In lectures by Aleister Crowley on The Yoga Sutras, he translates Patanjali into more interesting English:

“All phenomena of which we are aware take place in our own minds, and therefore, the only thing we have to look at is the mind: which is a more constant quantity over all the aspects of humanity than is generally supposed. The word Yoga means Union, from the same Sanskrit root as the Greek word Zeugma, the Latin word Jugum, and the English word yoke. (Yeung: to join)

“The real object of Asana is control of the muscular system, conscious and unconscious, so that no messages from the body can reach the mind. Asana is concerned with the static aspect of the body. Pranayama is really the control of the dynamic aspect of the body.

“We want to be steady and easy. The conditions to be desired in the posture are to be properly balanced. It is necessary, in order to hold a position, to pay attention to it. You are going to become conscious of your body in ways which you are not conscious if you are engaged in some absorbing mental pursuit, or even in some purely physical activity, such as running.

“There are innumerable tricks that you might try to match the active thought of controlling minute muscular movement against the passive thought of easing the irritation and disturbance: roll the tongue back towards the uvula, at the same time let the eyes converge towards an imaginary point in the center of your forehead.

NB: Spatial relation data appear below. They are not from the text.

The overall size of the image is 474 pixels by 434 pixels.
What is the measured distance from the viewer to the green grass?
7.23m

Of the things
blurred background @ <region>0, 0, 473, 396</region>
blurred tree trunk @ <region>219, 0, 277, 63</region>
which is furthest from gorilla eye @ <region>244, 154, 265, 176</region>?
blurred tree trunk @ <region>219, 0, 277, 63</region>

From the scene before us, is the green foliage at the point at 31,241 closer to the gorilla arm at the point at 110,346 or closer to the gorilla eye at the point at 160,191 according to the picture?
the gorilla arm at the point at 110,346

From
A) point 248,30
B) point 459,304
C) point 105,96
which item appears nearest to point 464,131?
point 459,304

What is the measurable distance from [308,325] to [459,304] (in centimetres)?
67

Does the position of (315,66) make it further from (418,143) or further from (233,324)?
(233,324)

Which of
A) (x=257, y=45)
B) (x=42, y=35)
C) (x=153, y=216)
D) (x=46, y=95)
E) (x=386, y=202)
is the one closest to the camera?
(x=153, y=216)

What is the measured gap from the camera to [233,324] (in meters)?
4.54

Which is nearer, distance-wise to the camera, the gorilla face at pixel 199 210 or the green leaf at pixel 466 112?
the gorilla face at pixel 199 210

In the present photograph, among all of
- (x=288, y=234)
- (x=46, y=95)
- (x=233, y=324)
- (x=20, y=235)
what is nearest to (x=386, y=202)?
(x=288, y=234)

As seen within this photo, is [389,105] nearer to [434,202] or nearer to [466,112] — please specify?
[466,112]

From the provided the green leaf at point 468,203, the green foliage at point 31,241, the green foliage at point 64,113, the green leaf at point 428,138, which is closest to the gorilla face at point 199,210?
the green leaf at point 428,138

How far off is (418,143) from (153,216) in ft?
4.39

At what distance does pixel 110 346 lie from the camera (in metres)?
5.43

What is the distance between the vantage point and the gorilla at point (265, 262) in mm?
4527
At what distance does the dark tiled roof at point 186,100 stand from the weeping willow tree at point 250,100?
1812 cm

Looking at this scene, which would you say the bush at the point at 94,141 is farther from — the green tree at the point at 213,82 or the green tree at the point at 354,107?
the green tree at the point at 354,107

The advantage is simply that your attention is forced to maintain the awkward position. You become aware sooner than you otherwise would of any relaxation; and you thereby show the rest of the body that it is no use trying to disturb you by its irritability.

“The results and mastery of Asana are of use not only in the course of attainment of Yoga, but in the most ordinary affairs of life. At any time when fatigued, you have only to assume your Asana, and you are completely rested. It is as if the attainment of the mastery has worn down all those possibilities of physical pain which are inherent in that particular position. The teachings of physiology are not contradictory to this hypothesis. The conquest of Asana makes for endurance. If you keep in constant practice, you ought to find that about 10 minutes in the posture will rest you as much as a good night's sleep!

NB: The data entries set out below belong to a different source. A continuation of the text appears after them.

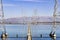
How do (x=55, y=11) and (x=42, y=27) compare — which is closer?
(x=55, y=11)

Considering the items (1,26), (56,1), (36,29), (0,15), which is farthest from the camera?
(36,29)

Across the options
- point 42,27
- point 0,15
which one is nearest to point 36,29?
point 42,27

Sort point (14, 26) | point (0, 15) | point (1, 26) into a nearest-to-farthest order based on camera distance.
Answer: point (0, 15) → point (1, 26) → point (14, 26)

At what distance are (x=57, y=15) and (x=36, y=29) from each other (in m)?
14.6

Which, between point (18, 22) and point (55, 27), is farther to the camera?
point (18, 22)

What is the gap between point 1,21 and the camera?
4884 centimetres

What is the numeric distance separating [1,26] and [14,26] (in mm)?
24149

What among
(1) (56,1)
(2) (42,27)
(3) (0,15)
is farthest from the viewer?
(2) (42,27)

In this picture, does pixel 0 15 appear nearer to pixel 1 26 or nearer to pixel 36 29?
pixel 1 26

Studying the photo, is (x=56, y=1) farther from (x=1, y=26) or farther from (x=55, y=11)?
(x=1, y=26)

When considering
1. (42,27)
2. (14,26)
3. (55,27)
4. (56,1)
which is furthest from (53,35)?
(14,26)

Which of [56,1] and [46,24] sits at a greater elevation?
[56,1]

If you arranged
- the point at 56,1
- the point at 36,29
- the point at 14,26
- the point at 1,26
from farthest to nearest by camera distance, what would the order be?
the point at 14,26, the point at 36,29, the point at 1,26, the point at 56,1

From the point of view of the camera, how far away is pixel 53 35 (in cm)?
4506
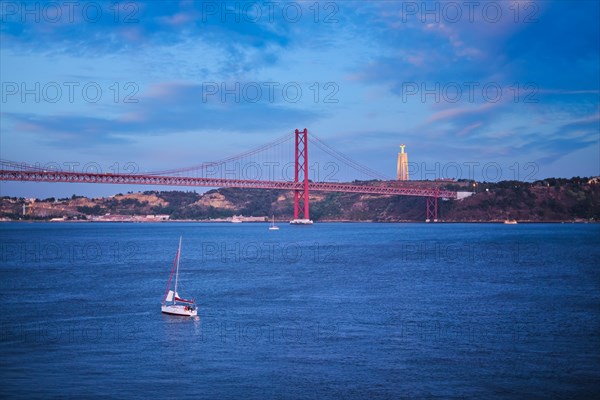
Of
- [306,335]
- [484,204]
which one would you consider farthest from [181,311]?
[484,204]

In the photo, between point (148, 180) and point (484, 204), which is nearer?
point (148, 180)

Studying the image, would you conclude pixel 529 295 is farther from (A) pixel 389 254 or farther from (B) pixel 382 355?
(A) pixel 389 254

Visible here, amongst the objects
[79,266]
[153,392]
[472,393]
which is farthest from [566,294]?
[79,266]

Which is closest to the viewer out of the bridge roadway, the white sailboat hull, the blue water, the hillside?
the blue water

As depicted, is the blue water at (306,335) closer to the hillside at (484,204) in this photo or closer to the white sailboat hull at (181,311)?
the white sailboat hull at (181,311)

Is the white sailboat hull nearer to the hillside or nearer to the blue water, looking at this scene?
the blue water

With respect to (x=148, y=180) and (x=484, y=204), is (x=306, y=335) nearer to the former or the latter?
(x=148, y=180)

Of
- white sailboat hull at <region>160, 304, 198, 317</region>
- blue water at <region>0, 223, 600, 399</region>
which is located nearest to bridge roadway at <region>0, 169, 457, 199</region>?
blue water at <region>0, 223, 600, 399</region>

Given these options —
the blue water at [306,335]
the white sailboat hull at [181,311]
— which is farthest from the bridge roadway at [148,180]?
the white sailboat hull at [181,311]
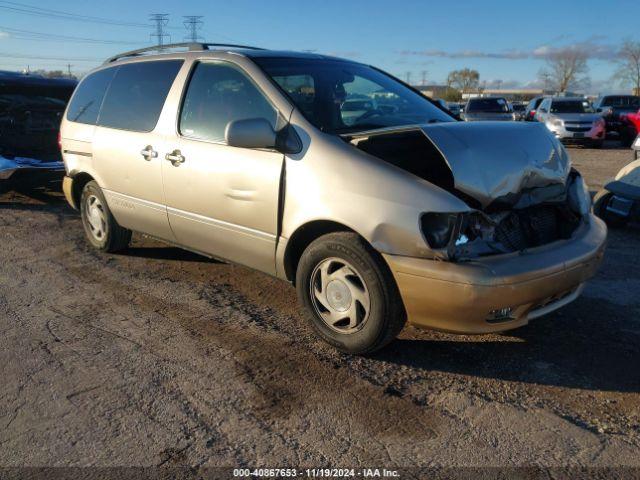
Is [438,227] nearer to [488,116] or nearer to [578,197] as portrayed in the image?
[578,197]

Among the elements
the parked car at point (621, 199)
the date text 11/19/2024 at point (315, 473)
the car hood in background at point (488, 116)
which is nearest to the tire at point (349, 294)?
the date text 11/19/2024 at point (315, 473)

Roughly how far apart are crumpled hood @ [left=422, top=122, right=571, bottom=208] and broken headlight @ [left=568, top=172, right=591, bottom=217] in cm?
19

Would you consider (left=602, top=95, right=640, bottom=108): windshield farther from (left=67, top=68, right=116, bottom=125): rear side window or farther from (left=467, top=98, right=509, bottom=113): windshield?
(left=67, top=68, right=116, bottom=125): rear side window

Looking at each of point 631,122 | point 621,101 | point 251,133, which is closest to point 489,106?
point 631,122

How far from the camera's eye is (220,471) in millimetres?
2463

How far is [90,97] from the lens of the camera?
5.61 meters

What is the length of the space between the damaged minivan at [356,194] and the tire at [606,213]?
9.55 ft

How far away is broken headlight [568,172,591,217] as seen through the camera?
3.84 meters

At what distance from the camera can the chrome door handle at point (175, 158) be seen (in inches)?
167

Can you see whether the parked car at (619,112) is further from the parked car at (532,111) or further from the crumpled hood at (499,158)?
the crumpled hood at (499,158)

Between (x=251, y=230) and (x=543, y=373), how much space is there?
2009 mm

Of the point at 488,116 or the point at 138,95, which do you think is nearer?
the point at 138,95

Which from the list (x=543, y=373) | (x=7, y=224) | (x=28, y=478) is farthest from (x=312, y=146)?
(x=7, y=224)

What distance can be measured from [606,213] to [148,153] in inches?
200
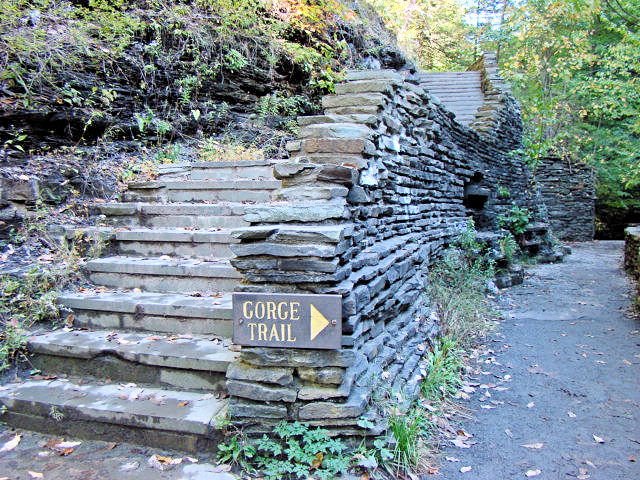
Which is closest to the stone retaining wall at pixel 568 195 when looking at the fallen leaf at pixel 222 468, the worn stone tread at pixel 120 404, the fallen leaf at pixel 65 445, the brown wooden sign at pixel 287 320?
the brown wooden sign at pixel 287 320

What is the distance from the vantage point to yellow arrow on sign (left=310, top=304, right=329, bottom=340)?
2.50 m

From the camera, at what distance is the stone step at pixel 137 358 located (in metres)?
2.87

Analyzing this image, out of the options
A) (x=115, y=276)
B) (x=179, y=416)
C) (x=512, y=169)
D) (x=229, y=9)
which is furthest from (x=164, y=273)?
(x=512, y=169)

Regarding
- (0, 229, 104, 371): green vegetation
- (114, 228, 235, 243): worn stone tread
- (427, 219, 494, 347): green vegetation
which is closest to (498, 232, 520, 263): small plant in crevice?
(427, 219, 494, 347): green vegetation

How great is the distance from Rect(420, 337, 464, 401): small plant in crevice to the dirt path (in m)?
0.21

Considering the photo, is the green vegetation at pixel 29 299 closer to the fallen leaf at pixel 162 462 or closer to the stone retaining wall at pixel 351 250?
the fallen leaf at pixel 162 462

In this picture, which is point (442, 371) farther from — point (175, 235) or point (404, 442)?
point (175, 235)

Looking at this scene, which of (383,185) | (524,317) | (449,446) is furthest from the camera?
(524,317)

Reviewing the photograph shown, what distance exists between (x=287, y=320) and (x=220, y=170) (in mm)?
3187

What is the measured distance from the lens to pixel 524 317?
633cm

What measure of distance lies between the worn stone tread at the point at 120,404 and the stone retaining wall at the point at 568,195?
53.5 feet

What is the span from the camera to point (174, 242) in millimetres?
4098

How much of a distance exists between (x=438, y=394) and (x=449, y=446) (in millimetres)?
650

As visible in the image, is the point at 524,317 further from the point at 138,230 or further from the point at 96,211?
the point at 96,211
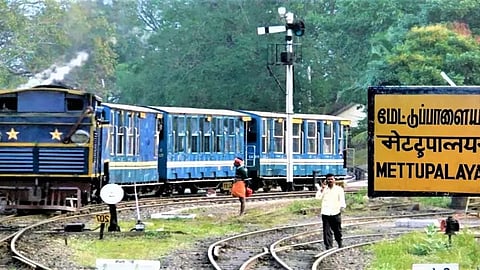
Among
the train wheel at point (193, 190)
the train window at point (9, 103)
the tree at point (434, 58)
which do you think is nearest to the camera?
the train window at point (9, 103)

Quotes from Sites on Yoga Sutras

As of April 26, 2007, there were 976,000 Web sites found when I Googled Yoga Sutras. Here are some of the quotes I found (with the sites). Suggestion: Google it and discover the ones that show up for you.

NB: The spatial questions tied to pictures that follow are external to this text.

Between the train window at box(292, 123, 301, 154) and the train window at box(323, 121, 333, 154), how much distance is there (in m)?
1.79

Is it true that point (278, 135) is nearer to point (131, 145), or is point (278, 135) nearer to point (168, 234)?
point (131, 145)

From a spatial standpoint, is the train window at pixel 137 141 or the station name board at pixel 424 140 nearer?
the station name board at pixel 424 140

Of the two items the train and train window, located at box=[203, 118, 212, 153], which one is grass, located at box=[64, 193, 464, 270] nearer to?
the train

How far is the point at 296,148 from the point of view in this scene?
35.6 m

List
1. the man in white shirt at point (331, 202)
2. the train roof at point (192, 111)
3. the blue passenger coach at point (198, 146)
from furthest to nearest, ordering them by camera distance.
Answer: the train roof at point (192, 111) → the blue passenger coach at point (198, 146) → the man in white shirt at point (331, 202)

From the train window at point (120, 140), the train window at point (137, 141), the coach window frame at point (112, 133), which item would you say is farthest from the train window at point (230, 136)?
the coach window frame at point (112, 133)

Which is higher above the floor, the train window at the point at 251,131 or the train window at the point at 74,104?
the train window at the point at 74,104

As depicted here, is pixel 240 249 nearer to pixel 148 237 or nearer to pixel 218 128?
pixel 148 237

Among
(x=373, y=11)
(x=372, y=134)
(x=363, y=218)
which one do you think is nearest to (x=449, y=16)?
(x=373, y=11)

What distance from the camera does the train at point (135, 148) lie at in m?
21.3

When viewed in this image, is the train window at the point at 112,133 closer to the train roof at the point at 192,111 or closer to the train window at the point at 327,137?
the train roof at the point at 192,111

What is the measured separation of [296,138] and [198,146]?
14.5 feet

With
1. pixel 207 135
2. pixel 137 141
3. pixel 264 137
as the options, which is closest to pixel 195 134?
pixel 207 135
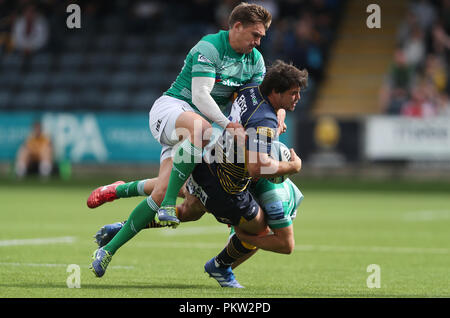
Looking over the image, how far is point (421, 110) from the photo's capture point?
73.2ft

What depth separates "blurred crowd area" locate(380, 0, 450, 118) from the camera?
2248 cm

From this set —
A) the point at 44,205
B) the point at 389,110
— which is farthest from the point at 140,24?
the point at 44,205

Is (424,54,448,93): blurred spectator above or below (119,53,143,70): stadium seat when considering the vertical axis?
below

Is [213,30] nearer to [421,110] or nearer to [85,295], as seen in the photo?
[421,110]

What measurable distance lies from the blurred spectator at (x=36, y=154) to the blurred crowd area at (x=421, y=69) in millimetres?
8555

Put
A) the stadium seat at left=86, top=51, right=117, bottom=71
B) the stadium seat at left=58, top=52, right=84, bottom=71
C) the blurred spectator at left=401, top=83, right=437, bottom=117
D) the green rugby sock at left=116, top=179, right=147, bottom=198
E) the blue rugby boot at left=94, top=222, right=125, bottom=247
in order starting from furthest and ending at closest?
the stadium seat at left=58, top=52, right=84, bottom=71 → the stadium seat at left=86, top=51, right=117, bottom=71 → the blurred spectator at left=401, top=83, right=437, bottom=117 → the green rugby sock at left=116, top=179, right=147, bottom=198 → the blue rugby boot at left=94, top=222, right=125, bottom=247

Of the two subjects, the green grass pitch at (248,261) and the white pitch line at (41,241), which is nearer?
the green grass pitch at (248,261)

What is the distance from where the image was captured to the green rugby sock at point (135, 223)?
7840mm

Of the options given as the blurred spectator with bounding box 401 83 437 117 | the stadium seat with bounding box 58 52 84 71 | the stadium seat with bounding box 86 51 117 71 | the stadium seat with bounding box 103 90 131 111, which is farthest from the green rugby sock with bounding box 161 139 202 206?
the stadium seat with bounding box 58 52 84 71

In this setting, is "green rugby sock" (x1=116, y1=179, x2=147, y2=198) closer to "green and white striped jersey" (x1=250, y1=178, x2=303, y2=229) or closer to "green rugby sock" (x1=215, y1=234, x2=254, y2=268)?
"green rugby sock" (x1=215, y1=234, x2=254, y2=268)

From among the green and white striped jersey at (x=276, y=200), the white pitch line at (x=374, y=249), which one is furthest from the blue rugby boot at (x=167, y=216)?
the white pitch line at (x=374, y=249)

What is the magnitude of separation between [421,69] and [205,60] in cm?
1681

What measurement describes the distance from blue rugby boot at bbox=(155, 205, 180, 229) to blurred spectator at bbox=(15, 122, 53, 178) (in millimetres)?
16596

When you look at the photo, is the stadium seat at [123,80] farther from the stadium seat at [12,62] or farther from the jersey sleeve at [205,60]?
the jersey sleeve at [205,60]
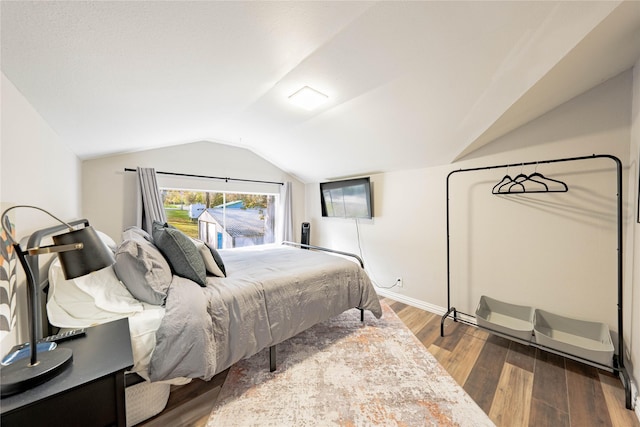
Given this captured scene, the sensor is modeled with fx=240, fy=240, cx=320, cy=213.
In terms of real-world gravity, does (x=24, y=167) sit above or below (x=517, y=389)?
above

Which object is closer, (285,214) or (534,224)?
(534,224)

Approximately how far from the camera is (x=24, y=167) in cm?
122

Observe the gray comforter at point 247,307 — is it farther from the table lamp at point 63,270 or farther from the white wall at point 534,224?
the white wall at point 534,224

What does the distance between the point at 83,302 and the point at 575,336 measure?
3.69 m

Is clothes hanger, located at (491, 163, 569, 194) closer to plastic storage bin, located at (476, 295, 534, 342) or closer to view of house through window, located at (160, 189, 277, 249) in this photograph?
plastic storage bin, located at (476, 295, 534, 342)

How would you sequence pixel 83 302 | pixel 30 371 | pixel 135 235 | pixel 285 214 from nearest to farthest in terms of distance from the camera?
pixel 30 371
pixel 83 302
pixel 135 235
pixel 285 214

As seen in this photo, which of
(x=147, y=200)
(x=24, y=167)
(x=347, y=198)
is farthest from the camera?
(x=347, y=198)

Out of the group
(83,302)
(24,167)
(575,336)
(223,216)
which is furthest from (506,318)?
(223,216)

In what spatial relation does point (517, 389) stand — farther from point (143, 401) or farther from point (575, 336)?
point (143, 401)

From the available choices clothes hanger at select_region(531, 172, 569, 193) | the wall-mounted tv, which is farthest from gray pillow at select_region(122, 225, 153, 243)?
clothes hanger at select_region(531, 172, 569, 193)

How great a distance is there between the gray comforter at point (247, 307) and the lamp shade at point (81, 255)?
659 millimetres

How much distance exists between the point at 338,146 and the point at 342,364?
251 cm

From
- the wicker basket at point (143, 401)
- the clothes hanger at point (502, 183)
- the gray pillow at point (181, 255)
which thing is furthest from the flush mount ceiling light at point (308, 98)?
the wicker basket at point (143, 401)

“Yoga happens when there is stilling (in the sense of continual and vigilant watchfulness) of the movement of thought - without which there is no movement.” —http://www.dailyreadings.com/ys1-1.htm

“Toward the end of his comments on the Yoga Sutras, Shankara makes a valuable remark: 'There can be no lamplight unless the oil, wick and a flame are brought together.' ” —http://www.atmajyoti.org/med_foundations_of_yoga.asp

“Yama and Niyama: These terms are translated as effort and relaxation or exertion and rest. This stage consists in mastering fundamental ethical and psycho-hygienic rules of a spiritual seeker’s life. The first rule is called ahimsa—non-harming. It means trying not to injure, as far as possible, any living being in deeds, words, thoughts, or emotions. This also includes the principles of ethically correct nutrition and, which is no less important, getting rid of coarse emotions, which are the result of ill thoughts and often lead to rude words and actions.”
http://sathya-sai-baba.org/stages.html
(This is one of my favorite Yoga sites with Sathya Sai Baba. It would be a wise decision to read what he writes. His translations are so much better than anything else I have read thus far. Simplicity in words. I like that, a lot.